▶ [Task statement]: Quote the post on Vulkan timeline semaphores word for word, everything from "2021-06-28-01-banner.jpg" down to "Samsung mobile devices.".

▶ [Text segment]:
=======
Quantcast
Jump to content


New Game Changing Vulkan Extensions for Mobile: Timeline Semaphores


Recommended Posts

2021-06-28-01-banner.jpg

The Samsung Developers team works with many companies in the mobile and gaming ecosystems. We're excited to support our partner, Arm, as they bring timely and relevant content to developers looking to build games and high-performance experiences. This Vulkan Extensions series will help developers get the most out of the new and game-changing Vulkan extensions on Samsung mobile devices.

In previous blogs, we have already explored two key Vulkan extension game changers that will be enabled by Android R. These are Descriptor Indexing and Buffer Device Address. In this blog, we explore the third and final game changer, which is 'Timeline Semaphores'.

The introduction of timeline semaphores is a large improvement to the synchronization model of Vulkan and is a required feature in Vulkan 1.2. It solves some fundamental grievances with the existing synchronization APIs in Vulkan.

The problems with VkFence and VkSemaphore

In earlier Vulkan extensions, there are two distinct synchronization objects for dealing with CPU <-> GPU synchronization and GPU queue <-> GPU queue synchronization.

The VkFence object only deals with GPU -> CPU synchronization. Due to the explicit nature of Vulkan, you must keep track of when the GPU completes the work you submit to it.

vkQueueSubmit(queue, …, fence);

The previous code is the way we would use a fence, and later this fence can be waited on. When the fence signals, we know it is safe to free resources, read back data written by GPU, and so on. Overall, the VkFence interface was never a real problem in practice, except that it feels strange to have two entirely different API objects which essentially do the same thing.
=======
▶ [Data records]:

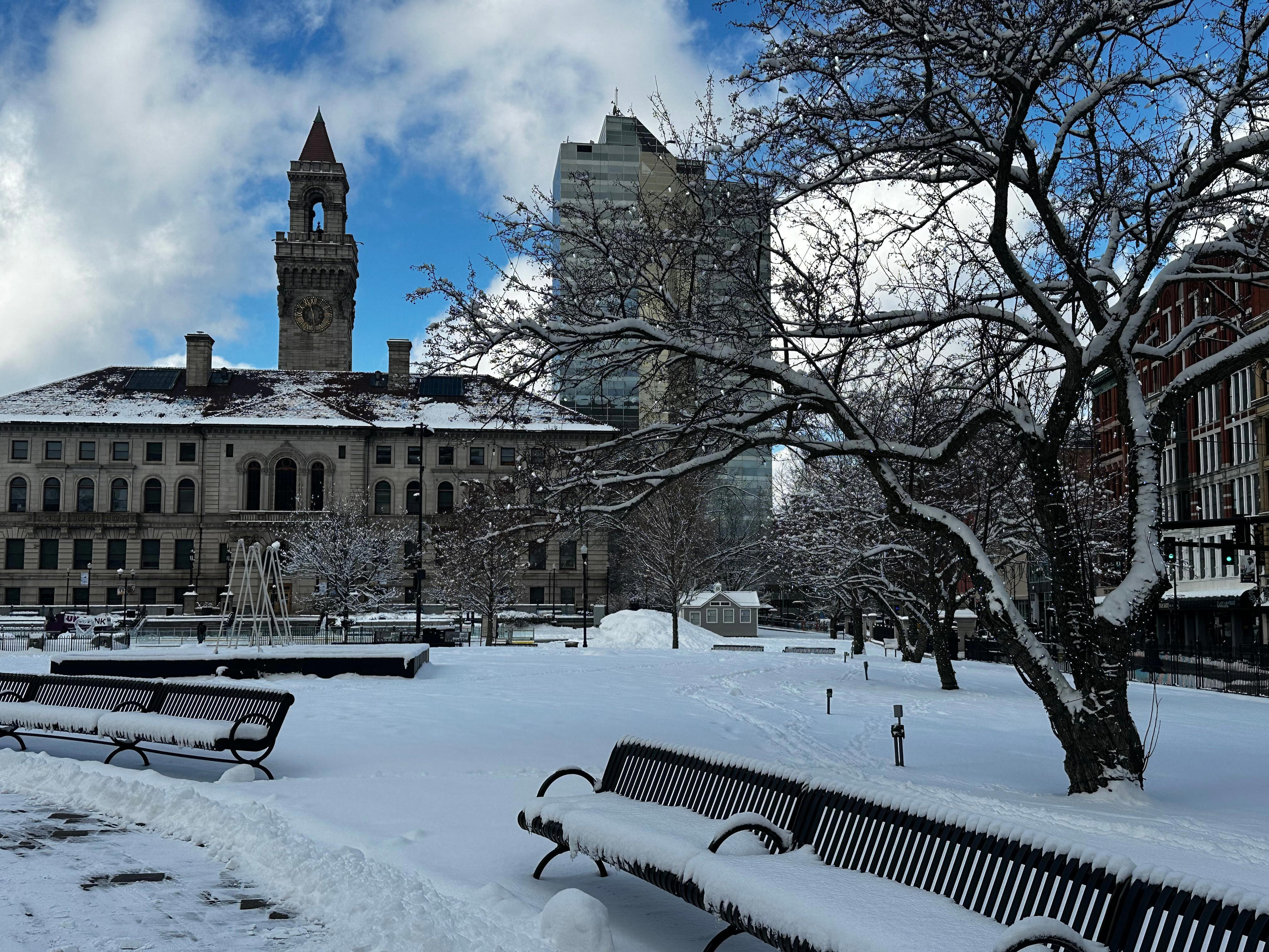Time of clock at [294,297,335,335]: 11:29
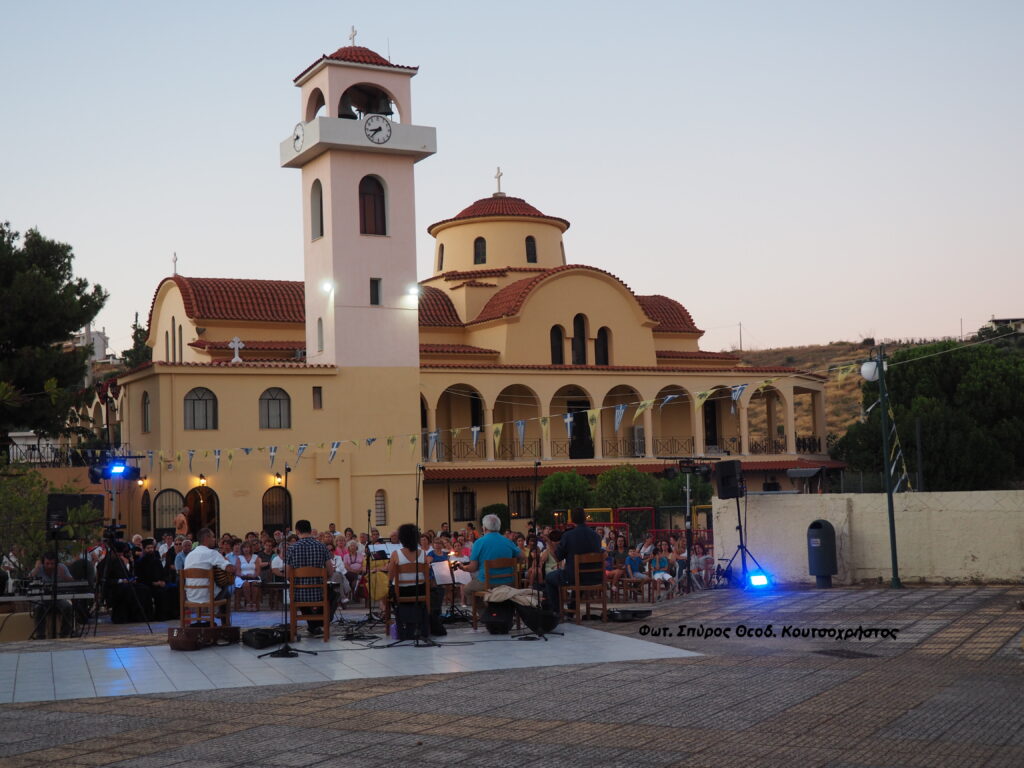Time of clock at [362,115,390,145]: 8:37
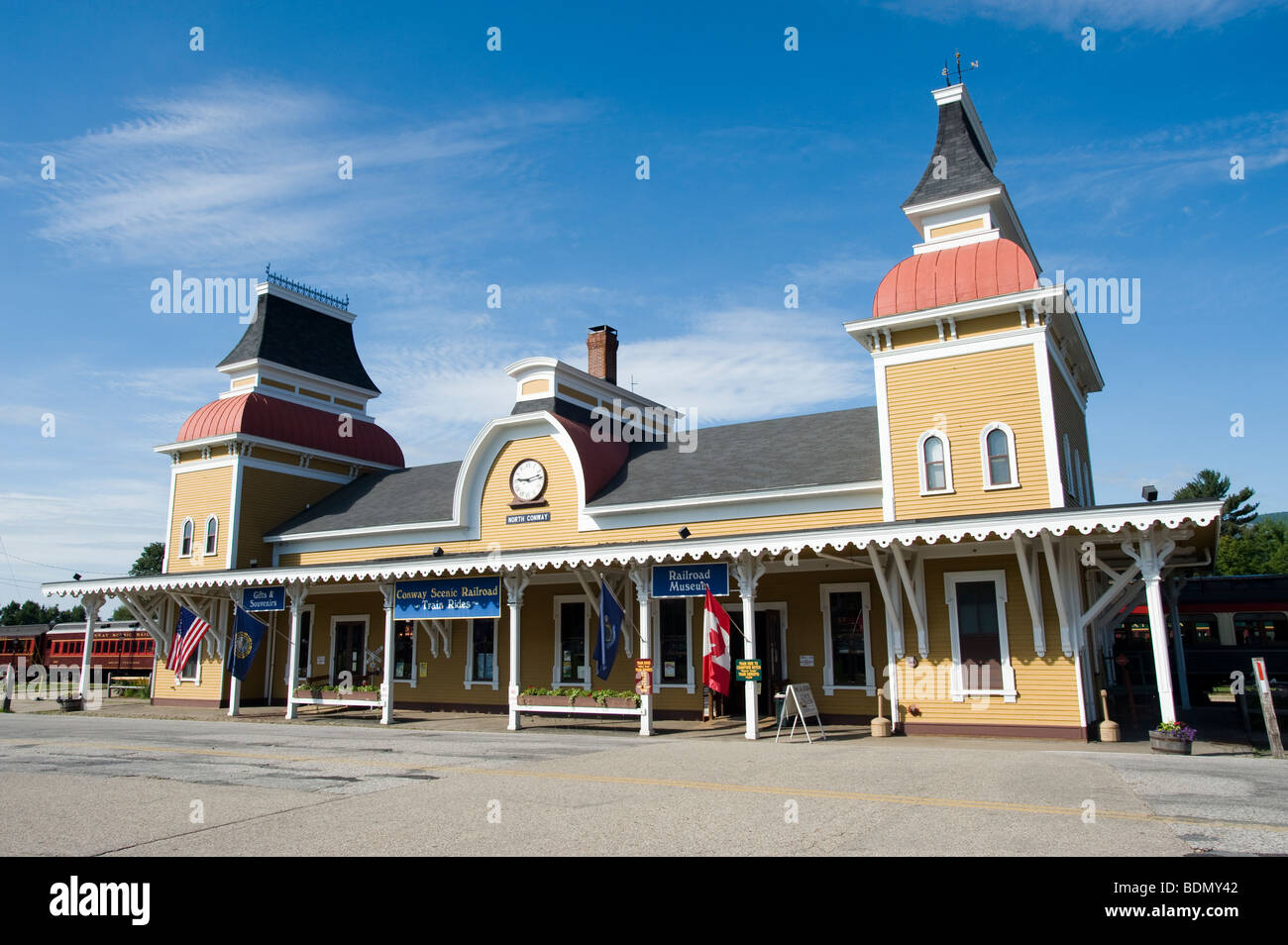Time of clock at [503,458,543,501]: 9:12
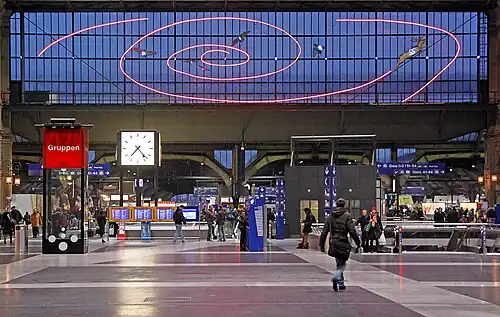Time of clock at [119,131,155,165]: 7:23
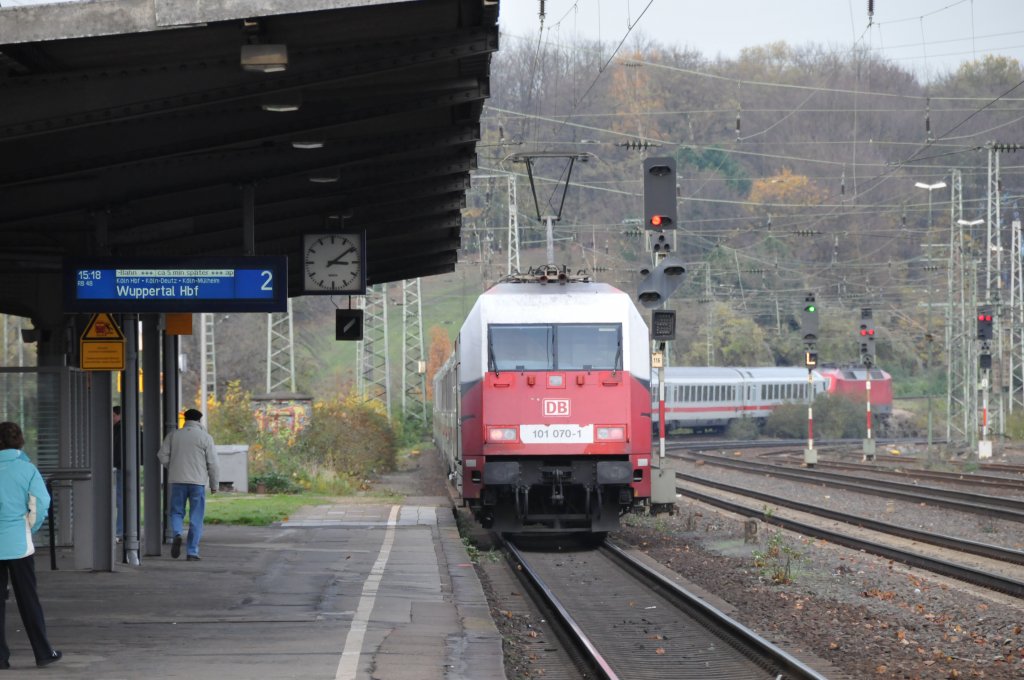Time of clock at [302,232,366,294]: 3:09
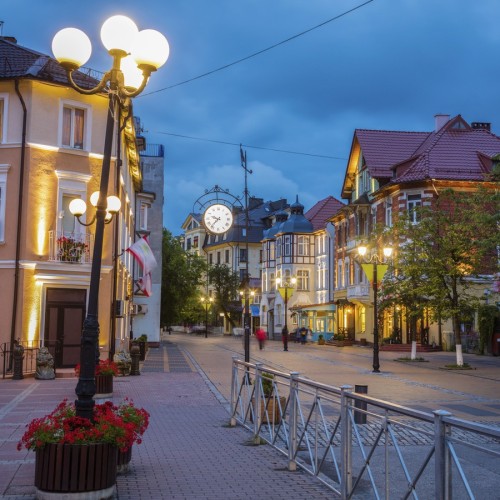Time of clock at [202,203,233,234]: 9:36
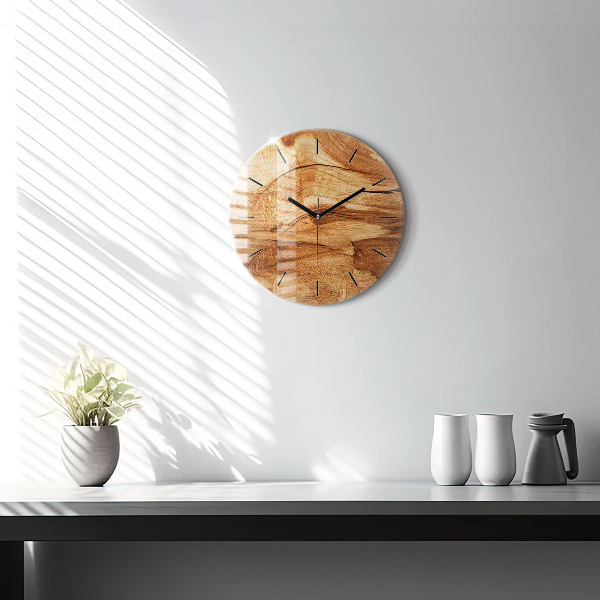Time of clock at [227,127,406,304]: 10:09
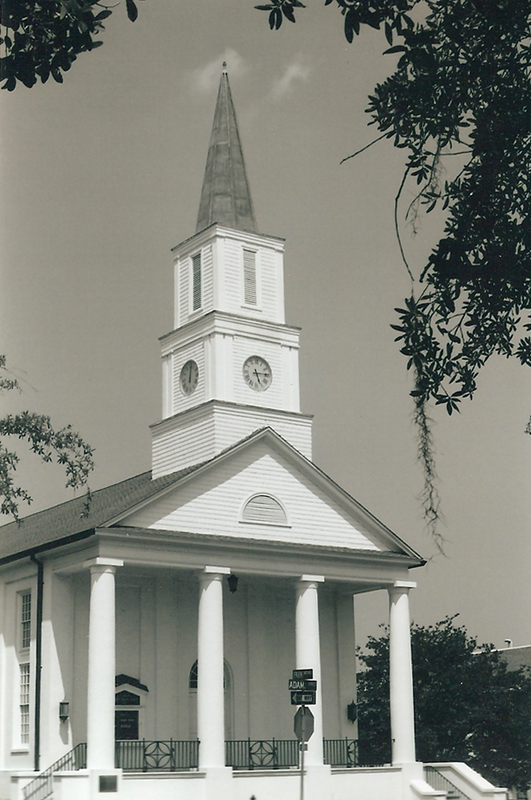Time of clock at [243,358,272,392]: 5:14
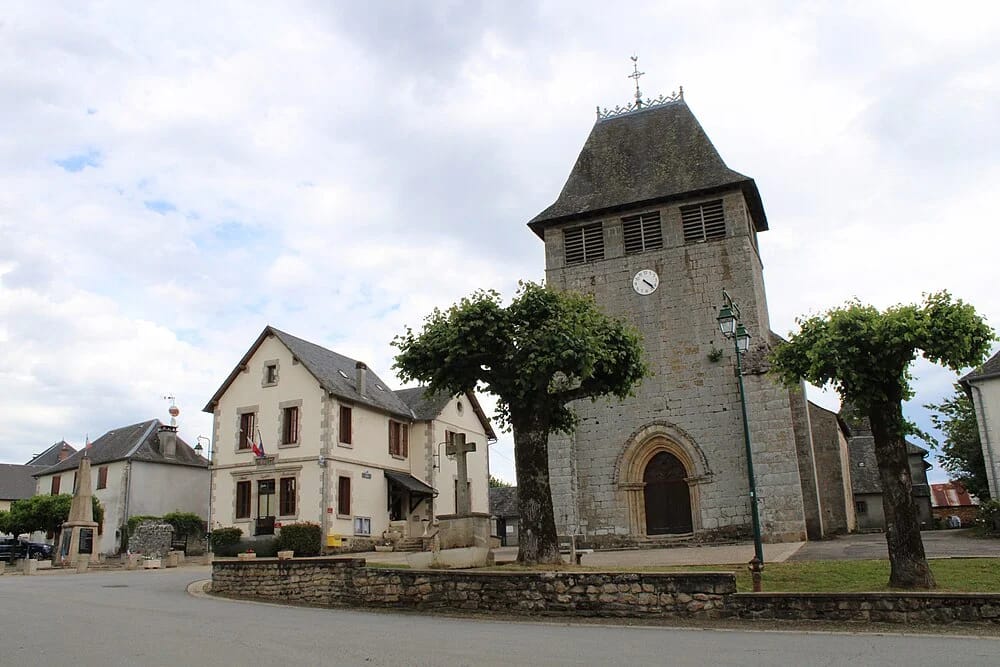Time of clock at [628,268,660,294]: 4:22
=======
▶ [Full output]:
2021-06-28-01-banner.jpg

The Samsung Developers team works with many companies in the mobile and gaming ecosystems. We're excited to support our partner, Arm, as they bring timely and relevant content to developers looking to build games and high-performance experiences. This Vulkan Extensions series will help developers get the most out of the new and game-changing Vulkan extensions on Samsung mobile devices.